Researching the background for Julia’s Violinist
In writing a novel that covers real events of such magnitude, an author must be sure to have her facts straight. A love story set in these times and circumstances required more than the usual research. How did I do this?
The Sudetenland area, where 3 million German-speaking people had lived for over 700 years, once belonged to Austria-Hungary, but was given to Czechoslovakia after WWI as one of “the spoils of war.” After WWII, my mother was one of the many victims of the great expulsion of Germans from the Sudetenland area.
Much of the first-hand information came from things my mother told me. Many other questions were answered by some of the other immigrants who lived in our town in northern British Columbia.
While vacationing in Mexico, I was fortunate enough to have an elderly German couple living in a bungalow next door to me. Much of my background information about schools and transportation of the early 1900s in Berlin came from this couple.

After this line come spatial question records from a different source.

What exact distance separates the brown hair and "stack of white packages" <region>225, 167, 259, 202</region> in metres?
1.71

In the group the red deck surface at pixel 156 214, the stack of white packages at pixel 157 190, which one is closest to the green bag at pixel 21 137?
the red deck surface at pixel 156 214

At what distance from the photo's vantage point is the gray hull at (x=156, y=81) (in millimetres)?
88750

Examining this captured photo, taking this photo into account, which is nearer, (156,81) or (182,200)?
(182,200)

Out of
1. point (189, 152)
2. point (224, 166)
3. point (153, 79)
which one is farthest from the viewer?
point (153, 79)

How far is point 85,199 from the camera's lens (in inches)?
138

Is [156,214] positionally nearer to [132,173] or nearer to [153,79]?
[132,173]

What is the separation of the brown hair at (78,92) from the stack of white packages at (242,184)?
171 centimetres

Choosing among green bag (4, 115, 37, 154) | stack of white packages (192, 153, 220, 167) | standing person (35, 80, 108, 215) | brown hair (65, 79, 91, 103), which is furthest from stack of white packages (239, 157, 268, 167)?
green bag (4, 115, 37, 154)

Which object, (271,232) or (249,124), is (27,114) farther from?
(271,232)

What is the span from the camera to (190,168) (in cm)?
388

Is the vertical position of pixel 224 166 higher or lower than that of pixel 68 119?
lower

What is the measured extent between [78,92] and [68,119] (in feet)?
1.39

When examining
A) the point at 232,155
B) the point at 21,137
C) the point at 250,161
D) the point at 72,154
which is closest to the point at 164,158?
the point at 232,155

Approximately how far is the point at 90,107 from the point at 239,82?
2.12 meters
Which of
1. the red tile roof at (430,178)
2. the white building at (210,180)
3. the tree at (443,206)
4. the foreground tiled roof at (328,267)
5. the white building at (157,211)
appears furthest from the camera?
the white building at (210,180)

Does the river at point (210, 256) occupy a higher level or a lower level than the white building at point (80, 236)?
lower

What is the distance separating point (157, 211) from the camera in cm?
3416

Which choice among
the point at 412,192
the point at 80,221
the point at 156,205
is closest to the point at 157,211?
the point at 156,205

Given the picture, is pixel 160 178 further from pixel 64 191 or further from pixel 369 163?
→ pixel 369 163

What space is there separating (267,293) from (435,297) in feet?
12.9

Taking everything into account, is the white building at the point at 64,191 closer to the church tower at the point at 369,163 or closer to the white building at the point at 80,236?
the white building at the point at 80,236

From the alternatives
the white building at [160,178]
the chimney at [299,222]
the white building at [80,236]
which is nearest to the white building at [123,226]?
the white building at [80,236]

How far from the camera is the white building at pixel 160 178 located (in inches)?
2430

Information regarding dates of airstrikes and events that would have affected my characters came from the Internet. It was handy in describing the politics of the time and the names and policies of the various political parties. Although my mention of them in the novel is brief, I had to have my facts straight.

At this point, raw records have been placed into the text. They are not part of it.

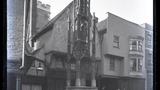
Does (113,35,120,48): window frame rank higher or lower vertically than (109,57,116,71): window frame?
higher

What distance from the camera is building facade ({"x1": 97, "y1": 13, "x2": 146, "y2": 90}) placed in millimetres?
1845

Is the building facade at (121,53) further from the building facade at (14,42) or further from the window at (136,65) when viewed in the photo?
the building facade at (14,42)

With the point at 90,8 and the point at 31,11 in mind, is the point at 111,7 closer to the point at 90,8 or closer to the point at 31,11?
the point at 90,8

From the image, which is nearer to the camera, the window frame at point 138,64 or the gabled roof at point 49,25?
the gabled roof at point 49,25

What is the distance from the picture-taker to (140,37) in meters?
1.91

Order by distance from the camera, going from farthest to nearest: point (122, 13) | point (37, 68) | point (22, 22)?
point (122, 13) → point (37, 68) → point (22, 22)

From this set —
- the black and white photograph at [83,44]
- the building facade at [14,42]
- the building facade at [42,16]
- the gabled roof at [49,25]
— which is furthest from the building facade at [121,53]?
the building facade at [14,42]

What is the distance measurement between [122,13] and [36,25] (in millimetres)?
→ 803

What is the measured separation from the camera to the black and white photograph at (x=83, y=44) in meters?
1.52

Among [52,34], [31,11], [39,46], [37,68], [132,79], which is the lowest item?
[132,79]

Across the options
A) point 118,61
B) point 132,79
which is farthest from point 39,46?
point 132,79

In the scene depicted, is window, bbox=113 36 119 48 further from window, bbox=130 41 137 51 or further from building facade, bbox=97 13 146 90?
window, bbox=130 41 137 51

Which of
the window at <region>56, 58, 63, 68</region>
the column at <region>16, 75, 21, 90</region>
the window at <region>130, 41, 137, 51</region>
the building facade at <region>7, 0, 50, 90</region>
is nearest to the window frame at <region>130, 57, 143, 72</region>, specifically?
the window at <region>130, 41, 137, 51</region>

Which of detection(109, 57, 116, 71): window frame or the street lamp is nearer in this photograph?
the street lamp
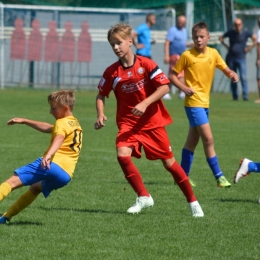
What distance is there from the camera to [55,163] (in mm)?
6449

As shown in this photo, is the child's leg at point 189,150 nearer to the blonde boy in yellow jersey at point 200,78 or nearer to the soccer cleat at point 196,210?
the blonde boy in yellow jersey at point 200,78

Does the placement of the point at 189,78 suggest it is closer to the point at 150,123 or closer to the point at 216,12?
the point at 150,123

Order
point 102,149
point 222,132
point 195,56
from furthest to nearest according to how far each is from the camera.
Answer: point 222,132 → point 102,149 → point 195,56

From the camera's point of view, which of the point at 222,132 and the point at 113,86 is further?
the point at 222,132

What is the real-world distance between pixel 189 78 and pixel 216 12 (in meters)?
16.9

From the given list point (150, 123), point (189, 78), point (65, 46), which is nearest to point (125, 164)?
point (150, 123)

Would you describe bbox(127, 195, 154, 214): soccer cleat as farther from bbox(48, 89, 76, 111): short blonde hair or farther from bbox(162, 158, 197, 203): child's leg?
bbox(48, 89, 76, 111): short blonde hair

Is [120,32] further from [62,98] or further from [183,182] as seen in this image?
[183,182]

Researching towns that had sanitariums that treated tuberculosis was another task for which I used the Internet.
Maps I found online showed where the railway lines were in those days.

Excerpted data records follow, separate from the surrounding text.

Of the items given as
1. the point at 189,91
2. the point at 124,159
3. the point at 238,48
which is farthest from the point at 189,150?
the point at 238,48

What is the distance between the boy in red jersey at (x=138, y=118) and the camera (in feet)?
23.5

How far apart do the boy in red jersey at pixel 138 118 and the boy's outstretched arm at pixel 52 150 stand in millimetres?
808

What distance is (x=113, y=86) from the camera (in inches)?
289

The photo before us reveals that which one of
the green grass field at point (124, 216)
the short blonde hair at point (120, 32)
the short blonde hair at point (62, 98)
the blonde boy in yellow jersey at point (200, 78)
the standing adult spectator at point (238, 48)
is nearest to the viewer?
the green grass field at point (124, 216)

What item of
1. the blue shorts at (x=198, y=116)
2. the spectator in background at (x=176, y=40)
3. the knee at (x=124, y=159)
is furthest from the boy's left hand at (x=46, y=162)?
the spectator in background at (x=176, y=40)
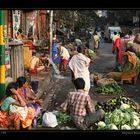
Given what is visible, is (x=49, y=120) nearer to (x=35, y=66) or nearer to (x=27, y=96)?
(x=27, y=96)

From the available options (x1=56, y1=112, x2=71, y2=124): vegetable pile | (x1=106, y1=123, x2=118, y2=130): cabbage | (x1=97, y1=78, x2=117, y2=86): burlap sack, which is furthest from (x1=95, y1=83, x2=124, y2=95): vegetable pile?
(x1=106, y1=123, x2=118, y2=130): cabbage

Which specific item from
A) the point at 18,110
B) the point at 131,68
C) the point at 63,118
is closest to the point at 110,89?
the point at 131,68

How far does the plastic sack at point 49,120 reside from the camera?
A: 7.16 m

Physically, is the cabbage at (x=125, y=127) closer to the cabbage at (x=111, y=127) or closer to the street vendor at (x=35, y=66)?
the cabbage at (x=111, y=127)

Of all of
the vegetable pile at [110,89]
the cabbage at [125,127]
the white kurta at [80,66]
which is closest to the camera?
the cabbage at [125,127]

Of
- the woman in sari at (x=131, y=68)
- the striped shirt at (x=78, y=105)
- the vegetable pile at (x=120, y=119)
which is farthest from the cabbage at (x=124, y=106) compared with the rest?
the woman in sari at (x=131, y=68)

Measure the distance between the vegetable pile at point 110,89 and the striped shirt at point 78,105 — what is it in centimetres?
413

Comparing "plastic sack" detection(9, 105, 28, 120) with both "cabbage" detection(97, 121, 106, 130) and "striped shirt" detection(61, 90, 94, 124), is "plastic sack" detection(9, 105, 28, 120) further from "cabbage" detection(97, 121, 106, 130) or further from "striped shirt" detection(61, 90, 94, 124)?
"cabbage" detection(97, 121, 106, 130)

I was grateful for the information provided in Giles MacDonogh’s book entitled “After the Reich.” An excellent resource!
My sister Hanna was a huge help to me with descriptions of the places and events I needed for my novel. Although she was very young at the time, some events were so traumatic that they were etched in her mind even into her old age. She was a constant excellent resource to me while she was alive. She read and approved the first draft of the book, but I sorely regret that she didn’t live to see Julia’s Violinist published.
About the Author:
Anneli Purchase has written many articles for magazines, and is the author of three novels: “The Wind Weeps,” “Orion’s Gift,” and “Julia’s Violinist.” A retired teacher, she spends her time as a freelance copy-editor and author. She lives on Vancouver Island where she enjoys many outdoor pursuits. Currently she is working on her fourth novel.
You can find out more about Anneli Purchase and her books by clicking on the links below.
Thank you Anneli for visiting and sharing with us what is quite an eye-opening account of your research. It must have been so hard for your mother, and your lovely sister Hanna, to recount what they had lived through. However, this is a lasting tribute and I hope it’s an amazing success!